The Amsterdam District Court has rejected Japanese gaming conglomerate Sega Sammy’s bid to withdraw from its €130 million ($147.8 million) acquisition of Dutch iGaming provider Stakelogic, ordering the company to complete the deal or face financial penalties.
The court ruled that Sega Sammy must fulfill the Share Purchase Agreement (SPA) it signed in July 2024 with Stakelogic’s parent company, Triple Bells, along with venture capital investors Bettor Capital and Oakvale Ventures. If the transaction is not completed within two weeks, Sega Sammy and its parent company, Sega Sammy Holdings Inc., risk a €10 million penalty, with a further €140 million fine for failing to meet SPA obligations.

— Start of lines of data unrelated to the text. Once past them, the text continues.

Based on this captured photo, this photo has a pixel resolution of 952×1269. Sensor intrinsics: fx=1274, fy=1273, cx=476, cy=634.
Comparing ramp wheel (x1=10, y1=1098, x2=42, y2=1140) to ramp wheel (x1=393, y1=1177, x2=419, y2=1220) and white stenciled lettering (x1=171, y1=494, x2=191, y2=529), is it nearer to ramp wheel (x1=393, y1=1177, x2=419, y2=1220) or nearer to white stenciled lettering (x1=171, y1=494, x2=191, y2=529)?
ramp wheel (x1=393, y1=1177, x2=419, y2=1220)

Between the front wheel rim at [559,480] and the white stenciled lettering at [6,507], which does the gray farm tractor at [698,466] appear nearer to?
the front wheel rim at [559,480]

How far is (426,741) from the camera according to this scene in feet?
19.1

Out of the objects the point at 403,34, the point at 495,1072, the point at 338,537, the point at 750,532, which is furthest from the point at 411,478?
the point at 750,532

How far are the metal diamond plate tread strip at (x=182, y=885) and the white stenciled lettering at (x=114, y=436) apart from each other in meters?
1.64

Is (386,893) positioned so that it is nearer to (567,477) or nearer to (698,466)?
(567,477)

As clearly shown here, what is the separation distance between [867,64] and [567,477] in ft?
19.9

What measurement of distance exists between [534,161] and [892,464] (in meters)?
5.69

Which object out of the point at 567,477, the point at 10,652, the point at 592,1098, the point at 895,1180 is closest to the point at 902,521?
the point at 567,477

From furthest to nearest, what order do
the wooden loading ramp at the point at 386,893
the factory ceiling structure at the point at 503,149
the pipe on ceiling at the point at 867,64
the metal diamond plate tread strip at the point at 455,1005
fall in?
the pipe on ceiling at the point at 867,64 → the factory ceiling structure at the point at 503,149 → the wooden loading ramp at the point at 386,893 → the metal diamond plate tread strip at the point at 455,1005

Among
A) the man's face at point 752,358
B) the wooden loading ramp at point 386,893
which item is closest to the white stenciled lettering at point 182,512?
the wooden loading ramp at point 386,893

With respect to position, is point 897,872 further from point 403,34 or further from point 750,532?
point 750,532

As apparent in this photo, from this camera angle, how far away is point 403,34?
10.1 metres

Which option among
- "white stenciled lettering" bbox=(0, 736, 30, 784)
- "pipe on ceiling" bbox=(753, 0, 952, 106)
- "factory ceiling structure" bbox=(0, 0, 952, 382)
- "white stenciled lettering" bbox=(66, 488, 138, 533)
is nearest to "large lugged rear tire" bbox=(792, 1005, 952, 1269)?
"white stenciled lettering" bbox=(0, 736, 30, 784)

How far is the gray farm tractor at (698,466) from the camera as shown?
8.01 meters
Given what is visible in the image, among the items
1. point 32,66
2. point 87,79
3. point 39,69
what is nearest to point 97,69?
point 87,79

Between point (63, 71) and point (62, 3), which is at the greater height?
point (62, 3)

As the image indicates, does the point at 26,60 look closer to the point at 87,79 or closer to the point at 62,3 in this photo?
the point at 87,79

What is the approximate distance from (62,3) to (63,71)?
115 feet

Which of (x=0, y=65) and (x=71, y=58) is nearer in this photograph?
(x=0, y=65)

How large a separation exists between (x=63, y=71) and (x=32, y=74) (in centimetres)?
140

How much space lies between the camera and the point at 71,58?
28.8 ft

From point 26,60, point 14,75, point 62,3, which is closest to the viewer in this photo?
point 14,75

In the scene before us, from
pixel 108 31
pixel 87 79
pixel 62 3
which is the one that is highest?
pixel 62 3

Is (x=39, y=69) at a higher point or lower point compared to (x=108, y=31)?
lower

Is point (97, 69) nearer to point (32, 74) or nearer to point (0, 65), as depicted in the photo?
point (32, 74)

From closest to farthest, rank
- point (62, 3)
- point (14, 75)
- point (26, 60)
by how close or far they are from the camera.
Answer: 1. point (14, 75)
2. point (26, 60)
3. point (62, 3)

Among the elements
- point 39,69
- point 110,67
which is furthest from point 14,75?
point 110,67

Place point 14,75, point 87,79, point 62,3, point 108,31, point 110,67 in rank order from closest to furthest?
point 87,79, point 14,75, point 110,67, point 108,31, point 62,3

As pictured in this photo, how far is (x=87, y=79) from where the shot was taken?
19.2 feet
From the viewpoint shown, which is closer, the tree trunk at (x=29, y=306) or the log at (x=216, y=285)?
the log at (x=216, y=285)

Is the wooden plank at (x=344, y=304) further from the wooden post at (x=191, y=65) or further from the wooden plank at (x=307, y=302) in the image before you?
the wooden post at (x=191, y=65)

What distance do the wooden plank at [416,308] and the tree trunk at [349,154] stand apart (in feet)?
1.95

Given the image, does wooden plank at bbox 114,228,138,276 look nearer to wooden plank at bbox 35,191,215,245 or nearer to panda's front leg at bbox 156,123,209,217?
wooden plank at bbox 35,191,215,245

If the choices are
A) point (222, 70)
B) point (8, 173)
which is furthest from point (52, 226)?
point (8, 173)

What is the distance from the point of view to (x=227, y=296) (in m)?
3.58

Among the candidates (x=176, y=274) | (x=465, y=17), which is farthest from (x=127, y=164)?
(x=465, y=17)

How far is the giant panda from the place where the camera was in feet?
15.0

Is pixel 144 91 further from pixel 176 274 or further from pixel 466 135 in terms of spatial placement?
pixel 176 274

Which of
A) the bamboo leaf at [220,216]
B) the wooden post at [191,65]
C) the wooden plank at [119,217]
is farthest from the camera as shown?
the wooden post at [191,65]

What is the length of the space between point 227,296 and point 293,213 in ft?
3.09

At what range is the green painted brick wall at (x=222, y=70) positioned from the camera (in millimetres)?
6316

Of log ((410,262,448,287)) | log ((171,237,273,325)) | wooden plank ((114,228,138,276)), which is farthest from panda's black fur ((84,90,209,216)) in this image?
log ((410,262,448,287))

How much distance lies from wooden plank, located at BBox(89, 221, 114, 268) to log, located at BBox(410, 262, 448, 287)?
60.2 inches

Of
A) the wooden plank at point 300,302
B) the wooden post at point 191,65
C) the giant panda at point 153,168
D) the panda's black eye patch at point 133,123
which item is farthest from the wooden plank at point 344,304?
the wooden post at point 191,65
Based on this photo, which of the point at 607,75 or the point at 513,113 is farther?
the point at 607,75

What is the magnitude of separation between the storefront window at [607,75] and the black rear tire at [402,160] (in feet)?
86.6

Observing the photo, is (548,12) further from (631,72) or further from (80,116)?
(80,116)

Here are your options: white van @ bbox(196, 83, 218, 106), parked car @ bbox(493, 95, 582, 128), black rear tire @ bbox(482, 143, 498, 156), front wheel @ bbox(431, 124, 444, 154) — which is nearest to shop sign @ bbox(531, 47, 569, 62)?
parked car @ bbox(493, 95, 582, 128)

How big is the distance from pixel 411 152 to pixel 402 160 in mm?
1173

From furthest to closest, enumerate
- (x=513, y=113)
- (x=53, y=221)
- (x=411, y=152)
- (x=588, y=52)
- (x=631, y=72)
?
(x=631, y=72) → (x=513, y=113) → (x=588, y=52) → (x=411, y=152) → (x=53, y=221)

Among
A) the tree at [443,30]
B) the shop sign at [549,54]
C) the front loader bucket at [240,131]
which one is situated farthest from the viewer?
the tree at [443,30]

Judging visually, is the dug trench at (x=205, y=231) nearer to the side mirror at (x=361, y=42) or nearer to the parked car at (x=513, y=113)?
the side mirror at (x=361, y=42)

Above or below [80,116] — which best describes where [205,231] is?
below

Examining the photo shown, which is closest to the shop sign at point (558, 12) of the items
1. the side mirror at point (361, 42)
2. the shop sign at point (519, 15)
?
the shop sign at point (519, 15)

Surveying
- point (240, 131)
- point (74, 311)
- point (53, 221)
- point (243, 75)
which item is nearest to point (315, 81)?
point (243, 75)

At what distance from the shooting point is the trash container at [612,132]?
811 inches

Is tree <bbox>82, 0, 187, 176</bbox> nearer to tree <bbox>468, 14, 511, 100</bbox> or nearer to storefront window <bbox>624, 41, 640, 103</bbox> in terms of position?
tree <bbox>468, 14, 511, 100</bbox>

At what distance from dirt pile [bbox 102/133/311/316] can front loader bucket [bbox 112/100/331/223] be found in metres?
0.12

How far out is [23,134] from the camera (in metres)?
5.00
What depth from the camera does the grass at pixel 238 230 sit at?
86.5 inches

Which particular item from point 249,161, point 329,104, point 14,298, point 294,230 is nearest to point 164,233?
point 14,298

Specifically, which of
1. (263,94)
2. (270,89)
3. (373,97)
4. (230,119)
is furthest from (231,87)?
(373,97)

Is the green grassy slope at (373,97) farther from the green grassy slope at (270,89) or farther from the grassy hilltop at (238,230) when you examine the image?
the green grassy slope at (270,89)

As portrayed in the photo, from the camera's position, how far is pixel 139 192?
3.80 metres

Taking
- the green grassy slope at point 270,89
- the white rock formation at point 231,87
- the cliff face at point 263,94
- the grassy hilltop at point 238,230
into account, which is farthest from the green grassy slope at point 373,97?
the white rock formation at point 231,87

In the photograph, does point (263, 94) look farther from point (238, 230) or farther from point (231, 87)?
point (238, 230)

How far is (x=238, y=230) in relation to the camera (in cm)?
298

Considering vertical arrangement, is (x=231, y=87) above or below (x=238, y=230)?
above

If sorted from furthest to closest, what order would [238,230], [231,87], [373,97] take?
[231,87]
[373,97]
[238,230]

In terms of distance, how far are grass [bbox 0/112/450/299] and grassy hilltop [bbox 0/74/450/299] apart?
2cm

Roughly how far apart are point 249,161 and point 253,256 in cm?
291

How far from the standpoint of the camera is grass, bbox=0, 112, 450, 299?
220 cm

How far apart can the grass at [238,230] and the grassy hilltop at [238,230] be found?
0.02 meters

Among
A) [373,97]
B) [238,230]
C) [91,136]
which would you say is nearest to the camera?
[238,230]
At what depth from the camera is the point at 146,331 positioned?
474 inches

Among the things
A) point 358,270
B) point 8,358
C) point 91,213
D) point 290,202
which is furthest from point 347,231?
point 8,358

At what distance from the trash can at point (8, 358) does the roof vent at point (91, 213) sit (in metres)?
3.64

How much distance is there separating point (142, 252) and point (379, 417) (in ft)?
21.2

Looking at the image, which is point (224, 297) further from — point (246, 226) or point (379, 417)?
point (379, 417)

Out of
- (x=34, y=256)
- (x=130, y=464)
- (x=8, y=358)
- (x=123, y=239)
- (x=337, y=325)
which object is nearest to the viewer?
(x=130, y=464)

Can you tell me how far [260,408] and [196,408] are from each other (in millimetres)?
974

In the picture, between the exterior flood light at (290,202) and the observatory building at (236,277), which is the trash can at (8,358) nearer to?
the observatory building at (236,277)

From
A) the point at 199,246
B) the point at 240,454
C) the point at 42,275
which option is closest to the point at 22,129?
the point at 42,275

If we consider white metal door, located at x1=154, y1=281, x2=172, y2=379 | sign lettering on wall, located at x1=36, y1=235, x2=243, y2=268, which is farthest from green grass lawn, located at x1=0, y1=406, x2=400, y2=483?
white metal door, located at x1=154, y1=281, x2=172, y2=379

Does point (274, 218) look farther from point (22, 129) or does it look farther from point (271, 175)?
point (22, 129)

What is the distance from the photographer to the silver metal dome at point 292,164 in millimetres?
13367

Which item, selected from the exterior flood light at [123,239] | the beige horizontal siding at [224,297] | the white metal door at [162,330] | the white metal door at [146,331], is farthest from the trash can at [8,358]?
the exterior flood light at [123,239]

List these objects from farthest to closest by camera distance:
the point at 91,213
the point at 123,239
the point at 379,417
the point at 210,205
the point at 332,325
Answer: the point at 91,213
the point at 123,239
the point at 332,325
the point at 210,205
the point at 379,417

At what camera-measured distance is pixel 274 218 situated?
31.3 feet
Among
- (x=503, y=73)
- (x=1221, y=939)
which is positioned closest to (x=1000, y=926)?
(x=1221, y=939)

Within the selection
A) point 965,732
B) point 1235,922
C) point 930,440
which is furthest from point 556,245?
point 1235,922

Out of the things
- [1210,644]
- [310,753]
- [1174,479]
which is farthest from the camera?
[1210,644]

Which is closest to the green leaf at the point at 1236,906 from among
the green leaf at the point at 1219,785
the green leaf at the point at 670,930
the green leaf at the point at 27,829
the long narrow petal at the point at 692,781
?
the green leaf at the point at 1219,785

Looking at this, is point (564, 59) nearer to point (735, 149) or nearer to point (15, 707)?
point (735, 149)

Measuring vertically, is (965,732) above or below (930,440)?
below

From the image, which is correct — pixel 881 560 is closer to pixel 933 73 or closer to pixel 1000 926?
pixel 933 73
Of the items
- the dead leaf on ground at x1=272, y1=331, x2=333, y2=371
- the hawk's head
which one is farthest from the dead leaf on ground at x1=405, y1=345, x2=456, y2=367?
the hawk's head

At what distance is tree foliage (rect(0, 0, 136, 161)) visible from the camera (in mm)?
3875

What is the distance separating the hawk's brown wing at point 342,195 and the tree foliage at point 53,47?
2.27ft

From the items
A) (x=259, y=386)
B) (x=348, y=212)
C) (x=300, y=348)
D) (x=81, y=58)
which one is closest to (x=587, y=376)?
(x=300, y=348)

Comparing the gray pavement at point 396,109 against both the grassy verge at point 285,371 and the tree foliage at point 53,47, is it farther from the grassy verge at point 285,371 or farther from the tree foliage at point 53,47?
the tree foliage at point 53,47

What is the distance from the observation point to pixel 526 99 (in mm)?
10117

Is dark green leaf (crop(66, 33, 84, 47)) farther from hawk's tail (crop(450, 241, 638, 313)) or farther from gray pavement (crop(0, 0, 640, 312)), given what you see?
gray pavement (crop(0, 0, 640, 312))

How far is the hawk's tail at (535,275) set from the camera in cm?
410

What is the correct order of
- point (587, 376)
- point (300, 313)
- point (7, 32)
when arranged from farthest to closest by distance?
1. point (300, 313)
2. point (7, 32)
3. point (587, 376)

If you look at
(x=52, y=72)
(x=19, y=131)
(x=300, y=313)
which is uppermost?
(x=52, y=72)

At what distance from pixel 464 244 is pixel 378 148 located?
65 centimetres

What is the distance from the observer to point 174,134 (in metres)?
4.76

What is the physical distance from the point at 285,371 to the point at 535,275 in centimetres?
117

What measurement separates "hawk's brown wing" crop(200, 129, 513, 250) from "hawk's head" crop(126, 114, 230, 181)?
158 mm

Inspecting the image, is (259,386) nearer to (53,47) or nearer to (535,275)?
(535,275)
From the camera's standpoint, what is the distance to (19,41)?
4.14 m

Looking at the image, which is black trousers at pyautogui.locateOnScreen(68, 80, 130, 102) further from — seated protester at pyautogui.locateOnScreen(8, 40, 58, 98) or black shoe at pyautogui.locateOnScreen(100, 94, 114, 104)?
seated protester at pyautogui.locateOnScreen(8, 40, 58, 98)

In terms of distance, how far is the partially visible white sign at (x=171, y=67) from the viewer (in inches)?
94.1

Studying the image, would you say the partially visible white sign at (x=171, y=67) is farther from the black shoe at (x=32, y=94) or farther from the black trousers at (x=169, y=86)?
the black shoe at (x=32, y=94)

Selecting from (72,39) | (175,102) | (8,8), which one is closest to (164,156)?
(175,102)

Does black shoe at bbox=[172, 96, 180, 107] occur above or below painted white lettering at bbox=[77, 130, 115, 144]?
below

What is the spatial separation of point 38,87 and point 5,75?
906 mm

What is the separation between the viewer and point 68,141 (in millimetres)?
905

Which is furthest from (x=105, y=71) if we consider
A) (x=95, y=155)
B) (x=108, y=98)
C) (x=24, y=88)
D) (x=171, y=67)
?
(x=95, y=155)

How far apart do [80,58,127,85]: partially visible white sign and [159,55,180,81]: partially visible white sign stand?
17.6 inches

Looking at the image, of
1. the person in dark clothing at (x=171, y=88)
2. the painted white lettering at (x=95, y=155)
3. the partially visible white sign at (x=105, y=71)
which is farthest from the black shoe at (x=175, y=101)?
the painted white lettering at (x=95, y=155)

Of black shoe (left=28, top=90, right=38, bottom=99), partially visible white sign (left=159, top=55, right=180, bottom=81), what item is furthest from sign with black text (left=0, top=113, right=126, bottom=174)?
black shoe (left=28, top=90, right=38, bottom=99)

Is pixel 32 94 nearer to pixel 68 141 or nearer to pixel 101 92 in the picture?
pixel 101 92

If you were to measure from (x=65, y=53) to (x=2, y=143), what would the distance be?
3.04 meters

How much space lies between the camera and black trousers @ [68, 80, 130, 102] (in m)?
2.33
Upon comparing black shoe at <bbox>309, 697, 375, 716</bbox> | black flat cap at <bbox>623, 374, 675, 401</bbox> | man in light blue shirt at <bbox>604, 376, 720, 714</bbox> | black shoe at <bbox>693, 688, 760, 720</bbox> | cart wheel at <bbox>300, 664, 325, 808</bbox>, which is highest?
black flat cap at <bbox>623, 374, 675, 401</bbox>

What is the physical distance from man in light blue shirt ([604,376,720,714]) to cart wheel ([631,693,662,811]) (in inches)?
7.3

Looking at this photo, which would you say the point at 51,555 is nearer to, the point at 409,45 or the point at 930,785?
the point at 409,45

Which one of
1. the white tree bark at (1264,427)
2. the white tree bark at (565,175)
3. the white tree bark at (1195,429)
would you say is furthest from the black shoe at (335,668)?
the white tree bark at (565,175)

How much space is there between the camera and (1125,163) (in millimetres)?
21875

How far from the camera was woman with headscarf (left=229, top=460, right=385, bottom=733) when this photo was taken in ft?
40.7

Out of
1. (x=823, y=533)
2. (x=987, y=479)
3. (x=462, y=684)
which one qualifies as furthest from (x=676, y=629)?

Sega Sammy had sought to terminate the deal, citing a series of alleged breaches by Triple Bells, including the dismissal of Stakelogic’s chief commercial officer without approval, the unreported departure or redundancy of 209 employees, and the launch of an unapproved strategic partnership with GAN. The company also raised concerns over the provision of Stakelogic’s games in restricted jurisdictions such as Japan and Turkey.
The court dismissed these claims, stating that all regulatory conditions had been satisfied and that rescission of the SPA was explicitly ruled out under its terms. “The most obvious text-based meaning of this provision is that no rescission of the SPA is possible, either in-court or out-of-court,” the court said in its judgment.
Addressing Sega Sammy’s claim of potential criminal liability stemming from alleged activity in restricted markets, the court found the argument “implausible,” citing evidence of active geo-blocking and the possibility that any access from Japan may have occurred via virtual private networks (VPNs). It also noted that Sega Sammy’s internal testing involved only demo versions of the games.
The court emphasized that any regulatory breaches must be resolved through damages rather than contract termination. “Ascertaining whether or not the Target infringed any regulatory laws would require an in-depth investigation into the Target’s actions and activities in all relevant jurisdictions, which is incompatible with this purpose,” the ruling said.
The acquisition, initially expected to close in Q1 2026, would see Sega Sammy take full ownership of Stakelogic, a move previously described by the company as a strategic step to enhance its GAN platform and expand its footprint in the U.S. online gaming market.